Taking Your Logging to the Next Level Part II: Blood Feud

True Story Follows

In my last post I wrote about some techniques to add a decorator that will log all of the local variables in a function and otherwise keep your actual code clean and spotless from context switching. I used this at work to keep logging as decoupled as possible from the rest of the code in the application. I wrote briefly about how this fits nicely in a case where most of the entities in your application have UUID identifiers.

At this point, we have a case where we can grep through the logs for a particular UUID, and you can trace through all of the events that have occurred for a particular entity or an object in a particular state. But who wants to look at UUID’s all day? The aforementioned is nice for isolating events that have happened, but if we are indeed using UUID’s for most of our identifiers, it becomes mentally taxing to provite context around a particular event with other objects. UUID’s are in essence 16 random bytes, and so what kind of masochist wants to just look through UUID’s in a log?

My Solution

In my experience with the gfycat API, one of the nice things I noticed was that unique identifiers were created using english nouns. This made URL’s much more human friendly and eye pleasing.
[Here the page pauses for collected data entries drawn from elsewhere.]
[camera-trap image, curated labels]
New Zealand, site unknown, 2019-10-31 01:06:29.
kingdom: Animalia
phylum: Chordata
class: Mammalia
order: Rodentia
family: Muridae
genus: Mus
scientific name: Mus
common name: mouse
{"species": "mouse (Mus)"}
I basically applied this same concept to logging where I mapped UUID’s to nouns, and I included this noun in every object __repr__ method.

So for example:

class UUIDRepr(object):
    """ Object to be inherited from such that it can be represented in logs with
    a deterministic UUID. """

    def __repr__(self):
        return "<{class_name}: {instance_uuid} ({friendly_noun})>".format(
            class_name=type(self).__name__,
            instance_uuid=self.__instance_uuid__,
            friendly_noun=interpolate_uuid_to_friendly_noun(self.__instance_uuid__),
        )

    @cached_property
    def __instance_uuid__(self):
        return create_instance_uuid(self)

I can create some base objects that all objects in the repository inherit from, and I can add a bit of logic to associate some deterministic UUID for each object. With that UUID, you can simply map it to a deterministic index on a large list of nouns:

UUID_LEN = 16
MAX_UUID = uuid.UUID(bytes="".join([chr(255) for _ in xrange(UUID_LEN)]))


def interpolate_uuid_to_friendly_noun(obj_uuid):
    interpolation_value = uuid_to_integer_value(obj_uuid)
    max_uuid_int = uuid_to_integer_value(MAX_UUID)

    interpolation_percent = float(interpolation_value) / max_uuid_int
    interpolated_index = int(interpolation_percent * len(FRIENDLY_NOUNS))

    return FRIENDLY_NOUNS[interpolated_index]


def uuid_to_integer_value(obj_uuid):
    # here you need to write some function that maps UUID's to an integer
    # since there are 3.402823669209385e+38 possible UUID's and only several
    # thousand nouns, you just need to ensure the value is deterministic
    return some_integer

And now all objects when logged will look something like this:

'<ArbitraryClass: 8044829c-ea8c-b1c8-b9ee-9ea54edad116 (banana)>'

Now, as we traverse our logs we can more easily discern what objects are getting passed into particular functions and we can isolate more than just a single entity at a time (since we’re able to scan text with our eyes now instead of searching for an exact UUID string match).

The End